When the world doesn't seem safe

- by Bruce E. McKinney

My father in 1952. I was 6.

When the world doesn’t seem safe.

 

Fear is part of the human experience.  My father would drive drunk and even by age 10 I knew accidents and injuries occurred, by silently releasing the upstairs receiver once the ringing stopped at night when my Mother picked up.  That was how I learned my father was killed.

 

Gone back to bed I finally slept well because he had crashed 7 cars in the 1954-1957 period.  I was ready for it to be over.  At 6:20 am that morning another call came in from State Police.
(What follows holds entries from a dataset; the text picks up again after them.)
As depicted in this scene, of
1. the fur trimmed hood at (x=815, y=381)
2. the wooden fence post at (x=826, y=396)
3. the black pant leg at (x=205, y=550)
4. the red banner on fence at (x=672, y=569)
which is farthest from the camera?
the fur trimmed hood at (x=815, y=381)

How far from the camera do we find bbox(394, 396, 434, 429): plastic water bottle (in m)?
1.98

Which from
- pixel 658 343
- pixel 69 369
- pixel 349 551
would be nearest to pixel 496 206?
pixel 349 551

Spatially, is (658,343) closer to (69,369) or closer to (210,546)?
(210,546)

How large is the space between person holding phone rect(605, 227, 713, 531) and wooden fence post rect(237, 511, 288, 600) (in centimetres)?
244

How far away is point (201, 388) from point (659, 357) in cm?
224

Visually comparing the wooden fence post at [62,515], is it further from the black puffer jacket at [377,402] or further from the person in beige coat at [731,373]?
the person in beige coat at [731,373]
A man’s voice said his body was missing and presumed to have lived.  Had he come home?  No.  The car was crushed when it ran off of an embankment on Route 9W.

 

I went to school and later saw him at home with bandages.  For me he was dead, although he lived until 1974, I was comfortable for him to stay dead.  I didn’t want any more calls.

 

And since I’ve been circumspect about death and the distinction between “dead to me” and “dead to the world.”

 

For Coronavirus to me opens that space again between the uncertainty of life and the certainty of death.  Life is precious, so valuable and when risk of death is in the hunt it’s now so familiar.

 

For those who have this illness and the fear of it I know what that fear feels.

 

Please stay safe.  It will pass but its memory will be within your structure of thinking.